*REQUEST 1*
In the passage on contextualization, what tool did the study use to teach simple interest?
# DOCUMENT TEXT start
This study covered the concepts and practices of science and mathematics teachers on contextualization. On this premise, improving the teaching of science and mathematics through contextualizing instructional materials can be a vital aspect of creating better outcomes among students. . It is believed to refine teaching practices that contribute to their growth as professional teachers by reflecting on the effectiveness of the pedagogy implemented in the classroom [Giamellaro, M. (2017]. In the improvement of the instruction, quality students will be produced [Karisan, D., & Zeidler, D. L.( 2017]. This study investigated the utilization of palm art as a tool in teaching simple interest using contextualization. While the leaves of the palm are too tough to be edible, palms have been used since ancient times for building materials, paper, and some varieties produce edible fruits that are popularly consumed today such as the coconut, date, and acai berry.

However, there are no explicit guidelines for how this information is taught. While school systems choose specific textbooks and curriculum, the choices of actual instructional material and activities are often left to the intuition of teachers. Therefore, it is important to examine the effectiveness of material and activities that teachers use, but may not be recommended by formal sources such as official curriculum or educational research journals.

This research study was advanced.

METHODOLOGY

Research Design

This used the quantitative-qualitative research is a process of naturalistic inquiry that seeks an in-depth understanding of social phenomena within their natural setting. It focuses on the “why” rather than the “what” of social phenomena and relies on the direct experiences of human beings as meaning-making agents in their every day lives. This used the observation and meta-analysis. Observation research is a qualitative research technique where researchers observe participants’ ongoing behavior in a natural situation. Observation in qualitative research “is one of the oldest and most fundamental research methods approaches. This approach involves collecting data using one’s senses, especially looking and listening in a systematic and meaningful way” (McKechnie, 2008, p. 573).

Observation, as the name implies, is a way of collecting data through observing. This data collection method is classified as a participatory study, because the researcher has to immerse herself in the setting where her respondents are, while taking notes and/or recording. In an observational study, researchers study how participants perform certain behaviors or activities without telling them what methods or behaviors to choose (Fiuna, et al, 2016).
# DOCUMENT TEXT end
# MATERIAL TO PROCESS start
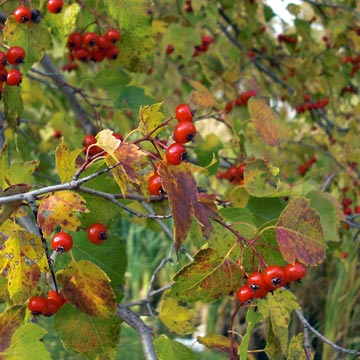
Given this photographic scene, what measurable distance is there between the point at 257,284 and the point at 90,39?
94 cm

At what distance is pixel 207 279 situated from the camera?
1.06m

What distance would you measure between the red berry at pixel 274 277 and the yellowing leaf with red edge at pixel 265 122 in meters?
0.68

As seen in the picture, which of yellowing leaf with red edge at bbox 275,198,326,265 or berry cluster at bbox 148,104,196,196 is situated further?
yellowing leaf with red edge at bbox 275,198,326,265

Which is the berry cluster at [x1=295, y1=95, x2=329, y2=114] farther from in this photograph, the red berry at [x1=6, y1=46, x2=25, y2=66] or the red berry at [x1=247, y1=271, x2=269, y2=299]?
the red berry at [x1=247, y1=271, x2=269, y2=299]

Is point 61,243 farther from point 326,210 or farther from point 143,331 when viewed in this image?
point 326,210

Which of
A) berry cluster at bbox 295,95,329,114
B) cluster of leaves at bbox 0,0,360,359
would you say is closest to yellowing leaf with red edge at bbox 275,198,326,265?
cluster of leaves at bbox 0,0,360,359

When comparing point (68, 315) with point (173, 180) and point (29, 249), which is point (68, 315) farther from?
point (173, 180)

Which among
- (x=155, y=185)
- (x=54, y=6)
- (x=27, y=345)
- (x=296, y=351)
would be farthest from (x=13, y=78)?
(x=296, y=351)

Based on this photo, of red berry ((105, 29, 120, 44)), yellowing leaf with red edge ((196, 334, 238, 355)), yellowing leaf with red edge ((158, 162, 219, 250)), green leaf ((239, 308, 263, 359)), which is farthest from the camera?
red berry ((105, 29, 120, 44))

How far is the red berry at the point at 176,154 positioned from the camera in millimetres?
884

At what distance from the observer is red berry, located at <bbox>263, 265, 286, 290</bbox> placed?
1.01 m

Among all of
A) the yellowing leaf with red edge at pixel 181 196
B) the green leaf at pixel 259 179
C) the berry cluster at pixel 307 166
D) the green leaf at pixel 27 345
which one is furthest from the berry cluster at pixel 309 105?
the green leaf at pixel 27 345

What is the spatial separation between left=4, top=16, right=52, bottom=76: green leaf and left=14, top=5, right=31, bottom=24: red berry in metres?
0.02

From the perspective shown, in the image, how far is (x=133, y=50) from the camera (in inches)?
65.3
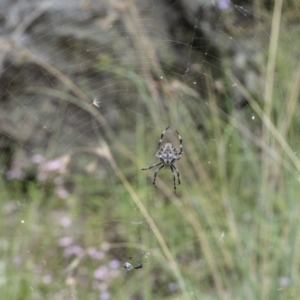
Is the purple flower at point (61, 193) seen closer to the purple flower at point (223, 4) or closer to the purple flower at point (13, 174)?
the purple flower at point (13, 174)

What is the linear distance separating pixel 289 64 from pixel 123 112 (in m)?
1.19

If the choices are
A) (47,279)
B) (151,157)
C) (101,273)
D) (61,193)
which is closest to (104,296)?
(101,273)

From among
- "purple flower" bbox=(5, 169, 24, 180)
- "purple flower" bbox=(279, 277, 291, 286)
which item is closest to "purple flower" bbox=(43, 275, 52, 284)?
"purple flower" bbox=(5, 169, 24, 180)

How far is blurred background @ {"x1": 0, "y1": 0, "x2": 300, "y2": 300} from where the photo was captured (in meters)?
1.62

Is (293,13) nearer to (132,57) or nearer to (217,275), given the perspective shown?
(132,57)

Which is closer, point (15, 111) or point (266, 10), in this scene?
point (266, 10)

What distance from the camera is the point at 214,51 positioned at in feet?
9.74

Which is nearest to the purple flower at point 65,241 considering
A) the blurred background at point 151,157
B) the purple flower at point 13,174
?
the blurred background at point 151,157

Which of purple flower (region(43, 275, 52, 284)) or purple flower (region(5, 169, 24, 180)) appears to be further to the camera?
purple flower (region(5, 169, 24, 180))

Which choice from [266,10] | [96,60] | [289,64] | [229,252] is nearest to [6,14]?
[96,60]

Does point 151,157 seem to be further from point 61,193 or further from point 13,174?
point 13,174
# MATERIAL TO PROCESS end
*REQUEST 2*
Copy out the stretch of the entries from the line containing "Which is nearest" through the end of the entries, both ends included, without changing anything.

*RIGHT ANSWER 1*
Palm art.

*RIGHT ANSWER 2*
Which is nearest to the purple flower at point 65,241 considering
A) the blurred background at point 151,157
B) the purple flower at point 13,174
?
the blurred background at point 151,157

Which of purple flower (region(43, 275, 52, 284)) or purple flower (region(5, 169, 24, 180)) appears to be further to the camera?
purple flower (region(5, 169, 24, 180))

Which choice from [266,10] | [96,60] | [289,64] | [229,252] is nearest to [6,14]?
[96,60]

Does point 151,157 seem to be further from point 61,193 or further from point 13,174?
point 13,174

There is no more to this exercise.